Spin A Novel

CHAPTER 26

Apologies





I’m sitting in Bob’s office, watching him read through the article, a red pencil in his hand. As he reads, he makes small tick marks and occasionally draws a line through a few words. Mostly, he taps the pencil against the side of his desk while muttering to himself.

After what feels like a long time, he reaches the end and gives me a smile tinged with his trademark evil glint.

“Well done, Kate.”

“You sound surprised.”

“I am, a little, given our previous conversation.”

“We had a deal.”

He laces his hands on his desk over the article. “Yes, we did. Welcome to the team.”

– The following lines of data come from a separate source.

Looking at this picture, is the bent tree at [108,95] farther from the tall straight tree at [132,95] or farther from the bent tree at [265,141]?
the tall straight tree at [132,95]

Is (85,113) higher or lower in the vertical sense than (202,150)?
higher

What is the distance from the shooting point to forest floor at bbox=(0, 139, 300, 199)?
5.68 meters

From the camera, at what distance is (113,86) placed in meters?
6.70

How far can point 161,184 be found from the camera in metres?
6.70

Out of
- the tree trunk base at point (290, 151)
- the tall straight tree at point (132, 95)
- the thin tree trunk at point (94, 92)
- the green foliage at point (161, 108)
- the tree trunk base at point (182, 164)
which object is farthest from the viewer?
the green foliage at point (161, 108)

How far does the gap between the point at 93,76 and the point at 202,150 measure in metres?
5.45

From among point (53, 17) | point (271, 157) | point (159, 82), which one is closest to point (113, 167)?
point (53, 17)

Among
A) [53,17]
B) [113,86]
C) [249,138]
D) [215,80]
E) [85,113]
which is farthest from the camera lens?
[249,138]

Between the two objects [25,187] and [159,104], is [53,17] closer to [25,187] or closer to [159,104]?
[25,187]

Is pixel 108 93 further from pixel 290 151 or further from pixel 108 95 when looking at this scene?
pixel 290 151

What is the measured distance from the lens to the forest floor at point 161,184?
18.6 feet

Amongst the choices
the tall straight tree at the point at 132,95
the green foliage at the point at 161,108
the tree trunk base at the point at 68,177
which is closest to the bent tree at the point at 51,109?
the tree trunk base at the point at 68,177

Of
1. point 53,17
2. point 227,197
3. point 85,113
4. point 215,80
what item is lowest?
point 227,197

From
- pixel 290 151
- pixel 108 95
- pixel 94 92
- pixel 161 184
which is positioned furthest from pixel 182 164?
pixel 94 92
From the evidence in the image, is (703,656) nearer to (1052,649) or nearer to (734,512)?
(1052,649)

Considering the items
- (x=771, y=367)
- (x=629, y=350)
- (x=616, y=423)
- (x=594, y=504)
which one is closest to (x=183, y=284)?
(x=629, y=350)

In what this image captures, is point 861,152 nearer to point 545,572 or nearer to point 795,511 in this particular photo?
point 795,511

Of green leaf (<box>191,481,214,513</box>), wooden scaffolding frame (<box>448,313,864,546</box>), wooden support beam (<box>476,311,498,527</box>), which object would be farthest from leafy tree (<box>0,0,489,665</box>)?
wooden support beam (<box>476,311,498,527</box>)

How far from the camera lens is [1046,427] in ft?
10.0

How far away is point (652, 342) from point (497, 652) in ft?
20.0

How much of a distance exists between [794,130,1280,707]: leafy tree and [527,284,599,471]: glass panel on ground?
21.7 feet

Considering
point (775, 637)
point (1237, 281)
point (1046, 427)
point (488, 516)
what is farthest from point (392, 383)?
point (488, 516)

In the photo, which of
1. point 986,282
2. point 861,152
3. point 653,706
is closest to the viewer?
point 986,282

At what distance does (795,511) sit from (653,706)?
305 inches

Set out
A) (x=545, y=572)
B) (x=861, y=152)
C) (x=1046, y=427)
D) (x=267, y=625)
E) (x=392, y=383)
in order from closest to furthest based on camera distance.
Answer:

My heart starts to race. “I’ve got the job?”

“Yes, The Line will be lucky to have you. Though, are you sure you wouldn’t prefer to work at Gossip Central? You seem to be a natural.”

Remain calm, Katie. Taking him by the throat will erase everything you’ve worked for.

“No, thanks.”

He smirks. “That’s not I’m-too-good-to-work-here that I hear in your tone, is it?”

I try my hardest to copy an expression I’ve seen on Amber’s face when she’s trying to be charming. “Of course not, Bob.” My eyes meet his. I focus on all I’ve been through to get to this moment.

“All right, then,” he says slowly. “Report to Elizabeth on Monday.”

I stand to leave before he changes his mind. “Thank you. You won’t regret this.”

I wait until I’ve left the building to let myself celebrate. Surrounded by strangers on the busy sidewalk, I let out a whoop of joy and pump my fist in the air.

This is happening, it’s really happening.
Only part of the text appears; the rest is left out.